Nagle z moich gorączkowych rozmyślań wyrwał mnie dźwięk otwieranych drzwi, a ja odruchowo przykryłem się kołdrą po szyję, gdy w tym samym momencie z łazienki wyszedł Michael. Był bez koszulki i wycierał właśnie włosy ręcznikiem.
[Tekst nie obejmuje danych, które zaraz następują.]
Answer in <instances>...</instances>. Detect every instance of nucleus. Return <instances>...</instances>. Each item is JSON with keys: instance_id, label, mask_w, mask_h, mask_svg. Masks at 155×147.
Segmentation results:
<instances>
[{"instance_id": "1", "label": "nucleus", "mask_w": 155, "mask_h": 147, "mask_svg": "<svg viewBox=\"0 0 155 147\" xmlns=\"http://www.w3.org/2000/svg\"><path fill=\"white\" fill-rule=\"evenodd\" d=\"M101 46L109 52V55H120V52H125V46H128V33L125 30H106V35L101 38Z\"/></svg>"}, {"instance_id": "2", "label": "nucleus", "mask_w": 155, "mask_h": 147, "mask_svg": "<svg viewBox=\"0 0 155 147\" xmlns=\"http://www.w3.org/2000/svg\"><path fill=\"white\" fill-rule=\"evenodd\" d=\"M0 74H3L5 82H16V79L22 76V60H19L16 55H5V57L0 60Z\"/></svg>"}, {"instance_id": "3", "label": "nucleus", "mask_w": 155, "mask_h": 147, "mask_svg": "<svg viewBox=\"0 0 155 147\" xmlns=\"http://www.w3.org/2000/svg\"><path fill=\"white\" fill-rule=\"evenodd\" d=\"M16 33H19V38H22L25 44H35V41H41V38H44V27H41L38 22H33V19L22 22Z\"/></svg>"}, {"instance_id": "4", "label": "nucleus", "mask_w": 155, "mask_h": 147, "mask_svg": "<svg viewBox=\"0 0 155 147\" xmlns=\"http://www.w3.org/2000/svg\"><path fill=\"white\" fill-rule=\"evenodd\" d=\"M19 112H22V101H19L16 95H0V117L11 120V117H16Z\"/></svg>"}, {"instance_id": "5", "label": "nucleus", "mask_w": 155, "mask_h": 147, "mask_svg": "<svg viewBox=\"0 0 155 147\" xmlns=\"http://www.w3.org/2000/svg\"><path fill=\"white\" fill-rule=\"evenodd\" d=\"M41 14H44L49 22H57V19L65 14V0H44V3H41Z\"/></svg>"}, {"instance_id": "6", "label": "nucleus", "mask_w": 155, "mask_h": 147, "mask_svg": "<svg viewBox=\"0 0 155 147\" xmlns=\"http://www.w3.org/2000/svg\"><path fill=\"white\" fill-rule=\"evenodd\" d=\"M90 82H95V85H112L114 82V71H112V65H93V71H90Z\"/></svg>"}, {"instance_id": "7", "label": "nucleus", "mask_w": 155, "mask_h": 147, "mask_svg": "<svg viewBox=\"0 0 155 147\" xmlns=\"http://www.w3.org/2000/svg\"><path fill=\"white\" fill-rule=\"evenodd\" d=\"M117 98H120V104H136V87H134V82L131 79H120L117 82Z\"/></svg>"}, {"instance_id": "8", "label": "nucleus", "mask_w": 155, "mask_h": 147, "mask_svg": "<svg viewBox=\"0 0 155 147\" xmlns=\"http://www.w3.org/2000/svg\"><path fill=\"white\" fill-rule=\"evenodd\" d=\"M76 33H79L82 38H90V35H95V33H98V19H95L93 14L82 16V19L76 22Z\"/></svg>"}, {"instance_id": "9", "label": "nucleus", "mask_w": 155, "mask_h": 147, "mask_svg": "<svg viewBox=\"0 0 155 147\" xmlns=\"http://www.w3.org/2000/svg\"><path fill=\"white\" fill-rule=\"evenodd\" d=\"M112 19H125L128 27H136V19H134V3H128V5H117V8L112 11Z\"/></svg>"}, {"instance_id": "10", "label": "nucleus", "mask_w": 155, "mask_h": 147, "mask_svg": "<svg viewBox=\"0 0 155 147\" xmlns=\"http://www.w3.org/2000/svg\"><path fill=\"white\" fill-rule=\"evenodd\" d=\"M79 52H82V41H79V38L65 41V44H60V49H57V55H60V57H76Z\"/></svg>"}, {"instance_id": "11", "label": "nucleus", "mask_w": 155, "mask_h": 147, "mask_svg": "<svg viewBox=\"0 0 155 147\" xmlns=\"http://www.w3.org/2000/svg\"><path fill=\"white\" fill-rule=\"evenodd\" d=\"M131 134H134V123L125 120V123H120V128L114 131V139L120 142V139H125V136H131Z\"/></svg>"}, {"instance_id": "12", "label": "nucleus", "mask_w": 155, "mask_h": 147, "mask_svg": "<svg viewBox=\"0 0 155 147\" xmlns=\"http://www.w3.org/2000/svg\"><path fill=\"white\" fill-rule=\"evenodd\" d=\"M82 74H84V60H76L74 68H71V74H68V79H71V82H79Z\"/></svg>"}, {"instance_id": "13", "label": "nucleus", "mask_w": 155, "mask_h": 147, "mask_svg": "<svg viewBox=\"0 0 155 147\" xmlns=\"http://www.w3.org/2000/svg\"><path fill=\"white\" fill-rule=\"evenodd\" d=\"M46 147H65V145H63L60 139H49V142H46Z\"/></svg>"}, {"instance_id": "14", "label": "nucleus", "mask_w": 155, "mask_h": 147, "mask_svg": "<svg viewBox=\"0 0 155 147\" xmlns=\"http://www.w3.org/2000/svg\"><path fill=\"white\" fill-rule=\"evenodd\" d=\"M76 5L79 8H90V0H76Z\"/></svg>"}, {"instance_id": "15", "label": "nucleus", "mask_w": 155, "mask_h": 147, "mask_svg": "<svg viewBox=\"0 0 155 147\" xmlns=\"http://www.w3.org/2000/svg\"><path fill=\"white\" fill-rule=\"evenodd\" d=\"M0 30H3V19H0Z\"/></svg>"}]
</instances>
Przez to w jakim szoku byłem, nawet nie zlustrowałem go wzrokiem, tylko wgapiałem się w niego, próbując zrozumieć, co tu się stało.

Michael
Wychodząc z łazienki ze zdziwniem zauważyłem, że Alan już nie spał.  Myślałem, że po tym w jakim stanie był wczoraj, znowu będzie miał problemy ze wstaniem.
Spojrzałem na jego rozczochrane blond włosy i lekko podkrążone oczy. Zdecydowanie było widać, że był po ostrym chlaniu. Po jego minie i tym, jak się na mnie patrzył, wywnioskowałem, że chłopak nie miał pojęcia co się działo i tak jak przewidywałem, urwał mu się w pewnym momencie film. Pytanie w którym.
- Jak tam śpiąca królewno? - zaśmiałem się, kończąc wycierać włosy i zarzucając sobie ręcznik na szyję.

Alan
Nawet gdy się odezwał, dalej przez chwilę patrzyłem na niego w osłupieniu, nie mogąc sobie nic przypomnieć.
- Co się stało? Dlaczego spałem w twoim pokoju? Czy my w nocy... - wydusiłem z siebie i urwałem w pół zdania, czując ukłucie niepokoju, że może nie pamiętam jeszcze więcej, niż mi się wydawało na początku. Ta myśl bardzo mnie zestresowała, bo nie chciałem, żeby moje relacje z Michaelem zaszły tak daleko, a ja miałbym niczego z tego nie pamiętać. Obawiałem się, że mogło tak być dlatego, że obudziłem się w samych bokserkach, a nie wiedziałem, jaki mógł być inny powód. Miałem nadzieję, że jednak się myliłem, ale i tak zrobiło mi się gorąco na samą myśl o tym.

Michael
Najwidoczniej jego mózg w obecnej sytuacji nie był w stanie poskładać wydarzeń z wczorajszego wieczoru w całość. Z jednej strony było mi go żal, jak widziałem jaki był zestresowany, ale z drugiej sam się doprowadził do takiego stanu, że aż nie pamiętał co robił, co mnie nieco bawiło.
- Może najpierw powiedz mi, ile pamiętasz z tamtego wieczoru - odparłem po chwili, podchodząc do swojego łóżka i siadając na jedną z jego krawędzi.
Spojrzałem na niego wyczekująco, licząc, że był jednak świadomy większości rzeczy, które robił wczoraj.